Quel est le message que vous souhaitez transmettre à travers vos illustrations ?
S.B. : Je souhaite que les personnes ayant peu ou pas de connaissances sur le TDAH puissent avoir quelques pistes, attiser leur curiosité et qu’elles en viennent à consulter des sites comme le vôtre. J’aimerais que mes petites BD leur permettent d’échanger avec leurs proches autour de leurs difficultés. Je souhaite que ces dessins soient une invitation à repenser nos biais autour des troubles psychiques et neuropsychologiques.
Avez-vous des projets en cours ou à venir en lien avec le TDAH ?
S.B. : J’ai le désir d'œuvrer dans la sensibilisation du TDAH à court et à long terme. J’ai à cœur de briser les clichés qui perdurent. La psychophobie qui irrigue nos sociétés est un fléau et le TDAH n’en est pas exempt. Ayant également pris conscience du danger des dérives spirituelles qui s’emparent du domaine de la santé mentale, il me semble primordial à titre d’illustratrice, d’apporter ma pierre à l’édifice. La souffrance qui accompagne le TDAH ne devrait pas être abandonnée à des maladresses, voire des recommandations dangereuses.
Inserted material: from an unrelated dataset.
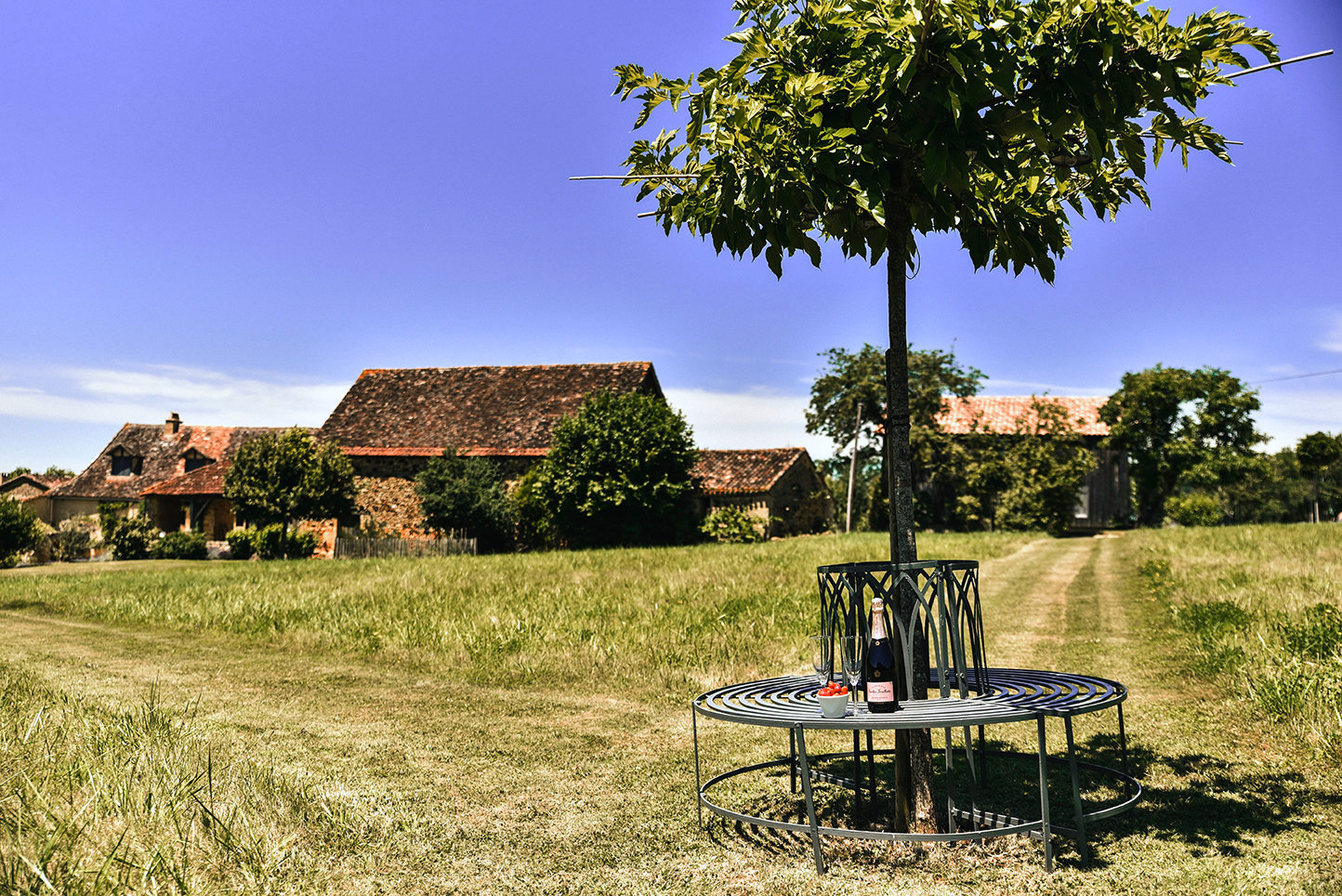 5-star holiday homes in the Dordogne countryside: the round bench and the mulberry tree with paths mown in a meadow with a barn and other buildings in the background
Souhaitez-vous ajouter quelque chose à propos de votre expérience sur le TDAH ?
S.B. : Être identifiée à 37 ans remet tout en question : ces moments où l’on m’a fait me sentir illégitime, voire coupable d’être comme je suis, ils se rappellent à moi.
Ayant récemment appris que les risques de faire une tentative de suicide sont plus élevés lorsque l’on a un TDAH, savoir que ce trouble est là, en moi, et qu’il est reconnu, m’a vivement rappelé l’urgence de prendre soin de soi. Il en va de notre survie. L’illégitimité que l’on ressent peut nous pousser à nous soumettre à des choses inadmissibles. Mon diagnostic m’a rappelé l’importance de ne plus jamais céder à la peur.
Quels conseils donneriez-vous aux personnes qui pensent être atteintes de TDAH ?
S.B. : Si vous sentez intimement que vous avez un TDAH, que ça envahit votre vie personnelle, sociale et professionnelle, et ce depuis longtemps, allez tout de suite voir un professionnel de santé.
Un des collégiens que j’ai accompagné m’a confié : “Savoir, c’est pouvoir”. On ne se bat pas contre le TDAH, mais avec lui. Se connaître est une chance. Le diagnostic va forcément engendrer des changements profonds, mais le jeu en vaut la chandelle.
Avez-vous des ressources à recommander pour les personnes concernées ou pour leurs proches ?
S.B. : Pour l’entourage des personnes avec un TDAH, je recommande la vulgarisatrice : Alice, Mini Coach TDAH. Et aussi, de ne pas hésiter à interagir sur les groupes Facebook pour poser des questions aux personnes concernées.
Cela fait quelques années seulement que l’on se penche sérieusement sur le sujet de la santé mentale. Non, de nouveaux troubles n’apparaissent pas. Ils ont toujours été là, mais on en parle enfin. La compréhension des maladies psychiques et des troubles neuropsychologiques évolue. Il y a 50 ans, on pensait que ces personnes étaient folles. Aujourd’hui, on comprend que les problématiques liées à la psyché sont bien plus complexes et que nous ne sommes pas fous. Comme j’aime le signaler dans certains de mes strips BD, chacun de nous a peut-être un trouble sans le savoir.